Вечеринка выдалась бестолковая. Мы прибыли, опоздав на ужин, и везде висели таблички "НЕ КУРИТЬ". Ральф попытался общаться, но выглядел настолько больным, что никто из гостей не желал с ним контактировать. Многие были бегунами мирового класса, фанатиками своего здоровья, поэтому от вида Ральфа они поеживались. Алоэ подлечило его спину, но он все еще выглядел, как жертва разбоя, физический облик которого астрономически далек от идеального. Он хромал из комнаты в комнату со своим альбомом, в прострации от корня валерианы, пока мужчина в серебряном найковском спортивном костюме не вывел его наружу и не посоветовал пройти обследование в лепрозории Молокая.

Я нашел его за подпиранием ствола лецитиса на крыше, когда он вел ожесточенные дебаты о вреде марихуаны с каким-то незнакомцем.

– Чертовски скверная привычка. – говорил Ральф. – Меня тошнит от этого дыма. Надеюсь, тебя посадят.

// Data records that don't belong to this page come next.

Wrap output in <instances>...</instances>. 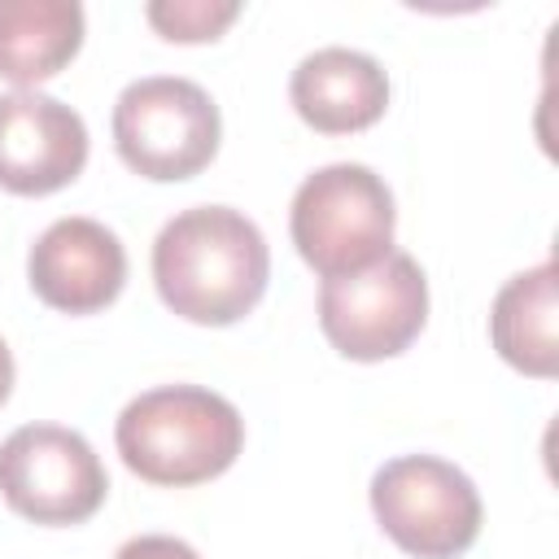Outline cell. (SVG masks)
Wrapping results in <instances>:
<instances>
[{
    "label": "cell",
    "mask_w": 559,
    "mask_h": 559,
    "mask_svg": "<svg viewBox=\"0 0 559 559\" xmlns=\"http://www.w3.org/2000/svg\"><path fill=\"white\" fill-rule=\"evenodd\" d=\"M271 280V249L253 218L231 205H192L153 240V284L170 314L227 328L245 319Z\"/></svg>",
    "instance_id": "6da1fadb"
},
{
    "label": "cell",
    "mask_w": 559,
    "mask_h": 559,
    "mask_svg": "<svg viewBox=\"0 0 559 559\" xmlns=\"http://www.w3.org/2000/svg\"><path fill=\"white\" fill-rule=\"evenodd\" d=\"M114 445L140 480L183 489L214 480L236 463L245 450V419L214 389L162 384L122 406Z\"/></svg>",
    "instance_id": "7a4b0ae2"
},
{
    "label": "cell",
    "mask_w": 559,
    "mask_h": 559,
    "mask_svg": "<svg viewBox=\"0 0 559 559\" xmlns=\"http://www.w3.org/2000/svg\"><path fill=\"white\" fill-rule=\"evenodd\" d=\"M288 231L301 262L314 266L323 280L358 275L393 253V192L362 162L319 166L293 192Z\"/></svg>",
    "instance_id": "3957f363"
},
{
    "label": "cell",
    "mask_w": 559,
    "mask_h": 559,
    "mask_svg": "<svg viewBox=\"0 0 559 559\" xmlns=\"http://www.w3.org/2000/svg\"><path fill=\"white\" fill-rule=\"evenodd\" d=\"M109 127L118 157L153 183H179L201 175L223 140L214 96L179 74H148L127 83L114 100Z\"/></svg>",
    "instance_id": "277c9868"
},
{
    "label": "cell",
    "mask_w": 559,
    "mask_h": 559,
    "mask_svg": "<svg viewBox=\"0 0 559 559\" xmlns=\"http://www.w3.org/2000/svg\"><path fill=\"white\" fill-rule=\"evenodd\" d=\"M371 515L411 559H459L480 537L472 476L437 454H397L371 476Z\"/></svg>",
    "instance_id": "5b68a950"
},
{
    "label": "cell",
    "mask_w": 559,
    "mask_h": 559,
    "mask_svg": "<svg viewBox=\"0 0 559 559\" xmlns=\"http://www.w3.org/2000/svg\"><path fill=\"white\" fill-rule=\"evenodd\" d=\"M428 323V280L424 266L393 249L358 275L323 280L319 328L336 354L354 362H380L402 354Z\"/></svg>",
    "instance_id": "8992f818"
},
{
    "label": "cell",
    "mask_w": 559,
    "mask_h": 559,
    "mask_svg": "<svg viewBox=\"0 0 559 559\" xmlns=\"http://www.w3.org/2000/svg\"><path fill=\"white\" fill-rule=\"evenodd\" d=\"M105 493V463L74 428L22 424L0 441V498L31 524H83L100 511Z\"/></svg>",
    "instance_id": "52a82bcc"
},
{
    "label": "cell",
    "mask_w": 559,
    "mask_h": 559,
    "mask_svg": "<svg viewBox=\"0 0 559 559\" xmlns=\"http://www.w3.org/2000/svg\"><path fill=\"white\" fill-rule=\"evenodd\" d=\"M87 166L83 118L39 92L13 87L0 96V188L13 197H48Z\"/></svg>",
    "instance_id": "ba28073f"
},
{
    "label": "cell",
    "mask_w": 559,
    "mask_h": 559,
    "mask_svg": "<svg viewBox=\"0 0 559 559\" xmlns=\"http://www.w3.org/2000/svg\"><path fill=\"white\" fill-rule=\"evenodd\" d=\"M26 280L44 306L61 314H96L114 306L127 284V249L105 223L66 214L31 245Z\"/></svg>",
    "instance_id": "9c48e42d"
},
{
    "label": "cell",
    "mask_w": 559,
    "mask_h": 559,
    "mask_svg": "<svg viewBox=\"0 0 559 559\" xmlns=\"http://www.w3.org/2000/svg\"><path fill=\"white\" fill-rule=\"evenodd\" d=\"M288 100L306 127L319 135H354L384 118L389 74L376 57L358 48H314L297 61L288 79Z\"/></svg>",
    "instance_id": "30bf717a"
},
{
    "label": "cell",
    "mask_w": 559,
    "mask_h": 559,
    "mask_svg": "<svg viewBox=\"0 0 559 559\" xmlns=\"http://www.w3.org/2000/svg\"><path fill=\"white\" fill-rule=\"evenodd\" d=\"M559 271L555 262H537L511 275L489 306V341L502 362L533 380H550L559 371Z\"/></svg>",
    "instance_id": "8fae6325"
},
{
    "label": "cell",
    "mask_w": 559,
    "mask_h": 559,
    "mask_svg": "<svg viewBox=\"0 0 559 559\" xmlns=\"http://www.w3.org/2000/svg\"><path fill=\"white\" fill-rule=\"evenodd\" d=\"M83 48V4L0 0V79L35 87L66 70Z\"/></svg>",
    "instance_id": "7c38bea8"
},
{
    "label": "cell",
    "mask_w": 559,
    "mask_h": 559,
    "mask_svg": "<svg viewBox=\"0 0 559 559\" xmlns=\"http://www.w3.org/2000/svg\"><path fill=\"white\" fill-rule=\"evenodd\" d=\"M144 17L170 44H205V39H218L240 17V4L236 0H153Z\"/></svg>",
    "instance_id": "4fadbf2b"
},
{
    "label": "cell",
    "mask_w": 559,
    "mask_h": 559,
    "mask_svg": "<svg viewBox=\"0 0 559 559\" xmlns=\"http://www.w3.org/2000/svg\"><path fill=\"white\" fill-rule=\"evenodd\" d=\"M114 559H201L188 542L179 537H166V533H144V537H131L118 546Z\"/></svg>",
    "instance_id": "5bb4252c"
},
{
    "label": "cell",
    "mask_w": 559,
    "mask_h": 559,
    "mask_svg": "<svg viewBox=\"0 0 559 559\" xmlns=\"http://www.w3.org/2000/svg\"><path fill=\"white\" fill-rule=\"evenodd\" d=\"M9 393H13V354H9V345L0 341V406L9 402Z\"/></svg>",
    "instance_id": "9a60e30c"
}]
</instances>
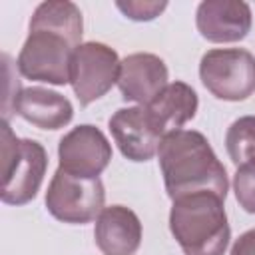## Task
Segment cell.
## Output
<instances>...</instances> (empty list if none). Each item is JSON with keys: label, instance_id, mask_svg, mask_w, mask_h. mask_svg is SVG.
Here are the masks:
<instances>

– Ты – галимый алконавт, – отвечал незнакомец, – из-за таких, как ты, у марихуаны плохая репутация.

Я быстро встал между ними, бросив полную кружку пива на пол. Незнакомец отпрыгнул назад, как ящер, и встал в стойку карате.

– Ты едешь в тюрьму, – сказал я, – тебя предупреждали не продавать наркоту этому человеку. Разве не видишь, он болен? – Что? – закричал дилер и бросился в свирепой попытке пнуть меня по ногам кедом с тяжелыми набойками.

Он промазал и повалился на меня, потеряв равновесие. Я затушил о его лицо сигарету, и он зашатался между нами, бешено сбивая с подбородка угли.

– Проваливай! – Крикнул я. – Нам не нужны наркотики! Оставь их себе!

Его схватили, когда он торопился к выходу. Лимузин ждал нас на подъездной дорожке. Водитель завел двигатель, увидев нас, и вывез с продолжительным визгом резины.

По дороге в отель у Ральфа случилось два спазма. Водитель истерил и предпринимал потуги просигнализировать шоферу скорой на бульваре Вайкики, но я пригрозил кинуть ему за шиворот сигарету, если он не привезет нас прямо в гостиницу.

Когда мы добрались, я отправил водилу обратно на вечеринку забрать остальных. Клерк-самоанец помог мне дотащить Ральфа до номера, после чего я съел два пакета корня валерианы и отпал.

Следующие несколько дней мы провели, погрузившись в исследования. Ни один из нас не имел ни малейшего представления о том, как проходят марафоны и зачем люди в них участвуют. Я решил пообщаться с бегунами.

Это дало плоды, как только до Ральфа дошло, что мы не собираемся на Гуам, а «Бег» – не политический журнал… К концу недели наши уши настолько вяли от растерянной тарабарщины об "отрыве от соперников", "углеводной ценности", "втором дыхании" и "теории «пятка-носок»", подкрепляемой килограммами непостижимой пропаганды Бегового Бизнеса, что мне пришлось купить новый вещмешок от Пьера Кардена, чтобы все это вместить.

Мы побывали на всех мероприятиях, предварявших гонку, но, казалось, наше присутствие нервирует людей, и мы закруглились, проводя исследование в "Ресторации Хо-Хо". Мы убили столько времени, опрашивая бегунов, что я, в конечном счете, потерял нить и будоражил людей попусту.

Лило как из ведра, но мы научились с этим уживаться… и в полночь накануне гонки поняли, что готовы.